ノンステップバスの集中導入の効果として、乗客が増えたということは、心強く思いました。利用者からも高い評価を得ているのですね。それから、先程ご紹介を忘れましたが、矢口さんは車体工業会やバス協会のバス車体標準化関係の委員長を長年努められておりまして、そういった意味からの全国を見渡した形での標準化に向けてのお話をいただきました。それから最後は、ノンステップバスではございませんが、新しい取り組みとして東急トランセの試みということをご紹介いただきました。どうもありがとうございます。

これで、パネラーの方々からの話題提供が一巡したわけですが、4時半まで30分ほどかけてもう少し項目をあげて考えていきたいと思います。
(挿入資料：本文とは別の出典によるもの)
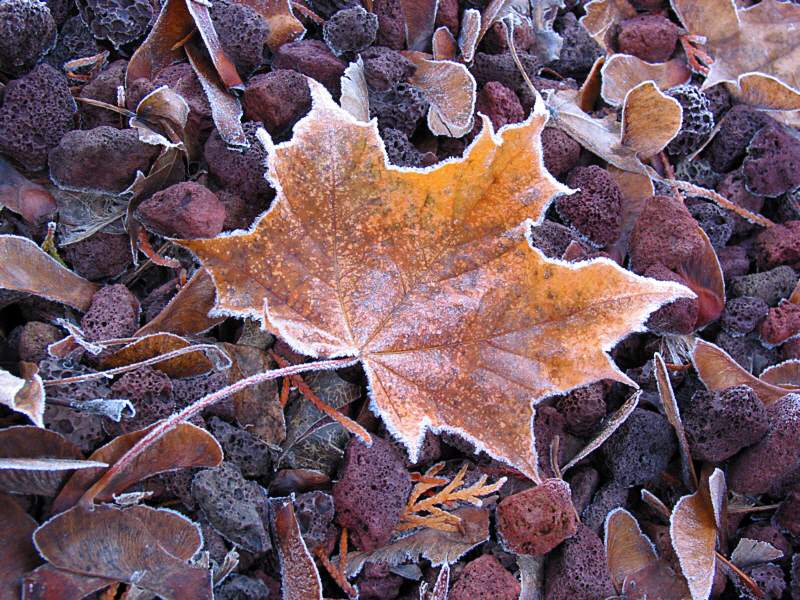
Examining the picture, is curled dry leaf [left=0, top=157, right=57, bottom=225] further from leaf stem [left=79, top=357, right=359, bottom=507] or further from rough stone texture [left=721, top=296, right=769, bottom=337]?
rough stone texture [left=721, top=296, right=769, bottom=337]

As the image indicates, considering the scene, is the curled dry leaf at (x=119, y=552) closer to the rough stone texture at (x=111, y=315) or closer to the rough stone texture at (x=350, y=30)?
the rough stone texture at (x=111, y=315)

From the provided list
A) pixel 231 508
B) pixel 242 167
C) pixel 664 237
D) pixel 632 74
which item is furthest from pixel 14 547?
pixel 632 74

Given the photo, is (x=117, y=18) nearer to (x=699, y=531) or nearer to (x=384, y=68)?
(x=384, y=68)

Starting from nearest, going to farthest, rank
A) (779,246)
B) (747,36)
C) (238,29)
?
1. (238,29)
2. (779,246)
3. (747,36)

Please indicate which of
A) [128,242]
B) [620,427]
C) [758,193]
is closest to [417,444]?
[620,427]

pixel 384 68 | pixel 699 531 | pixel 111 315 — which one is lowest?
pixel 699 531

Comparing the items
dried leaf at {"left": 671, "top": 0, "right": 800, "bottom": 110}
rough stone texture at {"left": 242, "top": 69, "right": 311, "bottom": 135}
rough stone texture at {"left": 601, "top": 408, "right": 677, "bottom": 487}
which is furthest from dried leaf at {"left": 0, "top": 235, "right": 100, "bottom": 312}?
dried leaf at {"left": 671, "top": 0, "right": 800, "bottom": 110}
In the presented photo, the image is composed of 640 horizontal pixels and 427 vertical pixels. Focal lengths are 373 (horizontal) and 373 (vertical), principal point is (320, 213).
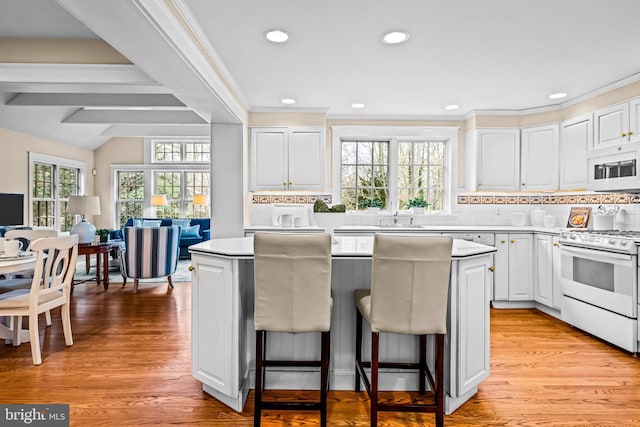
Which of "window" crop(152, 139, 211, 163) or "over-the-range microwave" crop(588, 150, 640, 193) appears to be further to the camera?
"window" crop(152, 139, 211, 163)

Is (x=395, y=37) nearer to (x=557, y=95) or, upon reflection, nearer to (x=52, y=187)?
(x=557, y=95)

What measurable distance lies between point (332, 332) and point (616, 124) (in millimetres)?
3436

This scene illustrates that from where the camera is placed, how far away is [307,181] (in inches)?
187

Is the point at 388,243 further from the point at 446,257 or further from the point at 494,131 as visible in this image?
the point at 494,131

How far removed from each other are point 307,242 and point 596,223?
359 cm

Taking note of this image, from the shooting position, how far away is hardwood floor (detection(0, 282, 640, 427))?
2.10m

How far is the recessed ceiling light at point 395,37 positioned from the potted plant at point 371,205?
2591 millimetres

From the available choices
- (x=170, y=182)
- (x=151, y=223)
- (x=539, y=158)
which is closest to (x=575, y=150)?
(x=539, y=158)

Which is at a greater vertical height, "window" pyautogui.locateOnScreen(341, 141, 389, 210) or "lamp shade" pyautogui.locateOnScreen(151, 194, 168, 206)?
"window" pyautogui.locateOnScreen(341, 141, 389, 210)

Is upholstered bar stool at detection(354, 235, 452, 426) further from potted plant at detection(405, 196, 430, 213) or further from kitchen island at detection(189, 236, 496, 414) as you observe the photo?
potted plant at detection(405, 196, 430, 213)

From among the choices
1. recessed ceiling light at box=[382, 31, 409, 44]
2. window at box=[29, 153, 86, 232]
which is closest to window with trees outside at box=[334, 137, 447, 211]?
recessed ceiling light at box=[382, 31, 409, 44]

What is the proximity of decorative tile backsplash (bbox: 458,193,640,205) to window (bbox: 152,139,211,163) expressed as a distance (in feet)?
19.5

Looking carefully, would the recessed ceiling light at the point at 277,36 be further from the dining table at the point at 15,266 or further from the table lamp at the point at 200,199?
the table lamp at the point at 200,199

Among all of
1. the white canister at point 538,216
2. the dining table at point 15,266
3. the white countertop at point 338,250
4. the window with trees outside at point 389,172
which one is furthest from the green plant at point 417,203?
the dining table at point 15,266
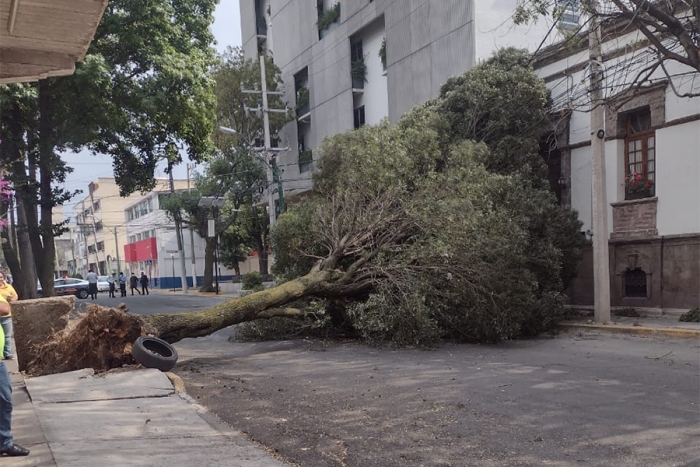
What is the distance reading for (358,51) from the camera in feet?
90.6

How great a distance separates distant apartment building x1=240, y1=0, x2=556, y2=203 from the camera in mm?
19984

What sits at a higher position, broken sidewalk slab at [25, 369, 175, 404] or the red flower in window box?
the red flower in window box

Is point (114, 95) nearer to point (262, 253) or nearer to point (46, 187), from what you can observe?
point (46, 187)

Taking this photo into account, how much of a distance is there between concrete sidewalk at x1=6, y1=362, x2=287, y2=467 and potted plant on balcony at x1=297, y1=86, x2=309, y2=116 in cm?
2586

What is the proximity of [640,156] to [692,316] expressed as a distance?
4.42 metres

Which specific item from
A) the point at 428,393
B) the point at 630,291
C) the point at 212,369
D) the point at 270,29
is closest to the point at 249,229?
the point at 270,29

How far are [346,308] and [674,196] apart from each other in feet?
28.1

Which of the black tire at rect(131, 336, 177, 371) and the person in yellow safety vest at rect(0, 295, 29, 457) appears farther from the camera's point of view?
the black tire at rect(131, 336, 177, 371)

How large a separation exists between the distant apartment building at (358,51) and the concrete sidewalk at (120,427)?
10974 mm

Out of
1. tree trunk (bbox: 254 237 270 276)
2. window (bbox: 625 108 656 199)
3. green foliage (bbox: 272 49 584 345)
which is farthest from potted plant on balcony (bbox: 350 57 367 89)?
tree trunk (bbox: 254 237 270 276)

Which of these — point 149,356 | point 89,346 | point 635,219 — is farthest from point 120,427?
point 635,219

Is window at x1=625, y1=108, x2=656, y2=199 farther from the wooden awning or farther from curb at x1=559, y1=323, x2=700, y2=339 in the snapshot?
the wooden awning

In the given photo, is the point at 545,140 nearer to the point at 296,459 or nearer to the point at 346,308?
the point at 346,308

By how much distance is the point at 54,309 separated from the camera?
28.7 ft
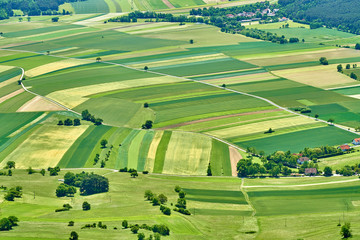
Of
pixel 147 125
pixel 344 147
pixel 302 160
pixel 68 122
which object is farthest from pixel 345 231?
pixel 68 122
色々な観点からのご指摘・ご提案をいただきましたけれども、事前にいろいろとお話を伺いまして、あるストーリーを考えております。

まず、ノンステップバスの評価でございますが、先程来のお話で高い評価ということは間違いないという状況ですが、長野のパラリンピックでの活躍というお話で、使い方としてはかなり厳しい条件の中で、多少床下を擦るなどの問題はあったにせよ、その期間十分に活躍したということでした。ノンステップバスは車体の裾が低いから走れないよ、といった声が開発の段階ではいろいろと聞こえてきたのですが、少し道路側を工夫すればかなりのところで走れるのではないかと思います。それから、パラリンピックの時は除雪の状況も良かったとは思いますが、降雪地の評価としてはこの他旭川・金沢・長岡等での使用実績が出てきているようです。今日は、東京の事業者さんのパネラーなので、こういった話は出てきませんでしたが、日本のかなりに地域でノンステップバスが活躍でき得るという評価は得られたのではないかと思います。
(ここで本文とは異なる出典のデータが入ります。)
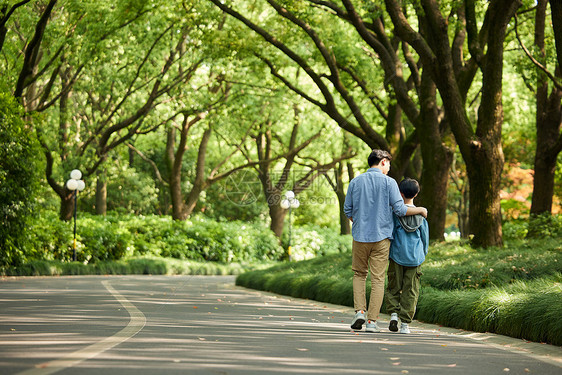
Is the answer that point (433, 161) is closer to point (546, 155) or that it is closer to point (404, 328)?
point (546, 155)

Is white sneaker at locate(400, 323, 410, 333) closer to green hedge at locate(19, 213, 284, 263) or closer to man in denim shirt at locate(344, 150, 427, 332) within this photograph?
man in denim shirt at locate(344, 150, 427, 332)

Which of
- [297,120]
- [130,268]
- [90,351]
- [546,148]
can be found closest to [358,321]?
[90,351]

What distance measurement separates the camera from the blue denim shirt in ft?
29.1

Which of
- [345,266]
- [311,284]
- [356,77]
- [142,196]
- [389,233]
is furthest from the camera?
[142,196]

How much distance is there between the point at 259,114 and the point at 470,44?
67.9 feet

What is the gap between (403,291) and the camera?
9.02 m

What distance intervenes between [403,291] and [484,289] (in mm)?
2355

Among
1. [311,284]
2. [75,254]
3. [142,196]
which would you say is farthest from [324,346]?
[142,196]

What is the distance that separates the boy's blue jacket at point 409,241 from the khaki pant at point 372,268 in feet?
0.43

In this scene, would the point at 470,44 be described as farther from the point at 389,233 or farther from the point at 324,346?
the point at 324,346

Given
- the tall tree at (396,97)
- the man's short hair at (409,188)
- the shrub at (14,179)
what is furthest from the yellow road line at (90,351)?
the shrub at (14,179)

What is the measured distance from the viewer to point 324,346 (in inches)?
290

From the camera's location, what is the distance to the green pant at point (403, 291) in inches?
353

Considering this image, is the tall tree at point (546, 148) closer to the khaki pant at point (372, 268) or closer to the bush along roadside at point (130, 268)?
the bush along roadside at point (130, 268)
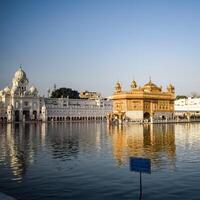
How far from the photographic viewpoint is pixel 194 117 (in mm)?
94938

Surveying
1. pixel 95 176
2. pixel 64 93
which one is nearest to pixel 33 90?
pixel 64 93

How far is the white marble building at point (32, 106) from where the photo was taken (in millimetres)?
100562

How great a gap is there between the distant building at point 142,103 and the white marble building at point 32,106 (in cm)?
3014

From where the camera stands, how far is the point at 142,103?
8194cm

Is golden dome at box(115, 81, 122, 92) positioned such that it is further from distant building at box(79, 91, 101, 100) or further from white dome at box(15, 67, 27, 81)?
distant building at box(79, 91, 101, 100)

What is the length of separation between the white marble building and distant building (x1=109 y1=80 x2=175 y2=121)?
1187 inches

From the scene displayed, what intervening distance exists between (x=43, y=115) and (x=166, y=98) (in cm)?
3987

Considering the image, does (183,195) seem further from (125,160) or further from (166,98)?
(166,98)

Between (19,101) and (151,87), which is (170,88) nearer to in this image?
(151,87)

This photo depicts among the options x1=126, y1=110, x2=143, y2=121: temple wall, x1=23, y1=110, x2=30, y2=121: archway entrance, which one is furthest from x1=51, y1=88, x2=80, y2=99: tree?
x1=126, y1=110, x2=143, y2=121: temple wall

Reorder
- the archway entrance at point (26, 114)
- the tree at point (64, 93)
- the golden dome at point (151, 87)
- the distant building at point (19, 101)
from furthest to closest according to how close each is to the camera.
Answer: the tree at point (64, 93) < the archway entrance at point (26, 114) < the distant building at point (19, 101) < the golden dome at point (151, 87)

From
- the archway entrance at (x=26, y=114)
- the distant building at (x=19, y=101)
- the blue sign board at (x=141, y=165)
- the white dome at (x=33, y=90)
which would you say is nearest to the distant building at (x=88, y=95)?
the white dome at (x=33, y=90)

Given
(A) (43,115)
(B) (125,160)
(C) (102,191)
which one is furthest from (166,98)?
(C) (102,191)

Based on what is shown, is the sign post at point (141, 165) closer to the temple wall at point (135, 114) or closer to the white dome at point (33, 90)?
the temple wall at point (135, 114)
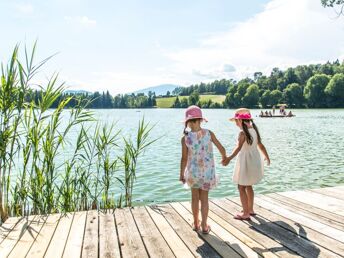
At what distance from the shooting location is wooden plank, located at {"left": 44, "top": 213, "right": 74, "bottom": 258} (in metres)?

仕様の話では、亀井さんの方から安全性の面から引き戸の方がよいという意見、一方矢口さんの方から標準化・コストダウンという面ではグライドスライドで良いのではないかというお話、定員の面から考えて車内の仕様をどうするのか、後ろ向きの座席を容認するのか、今日展示されている車は前向きに揃えられているものも出てきてるようですので、事業者さんの考え方、或いはメーカーの考え方でかなりその部分は変わってくるのではないかという感じもいたします。

そこで、先程の亀井さんのお話で8大都市の取り組みをご紹介いただきましたが、まず矢口さんに8大都市で取り組まれていますことも含めて標準化に関して、どういうご感想をお持ちかということをお話しいただけないでしょうか。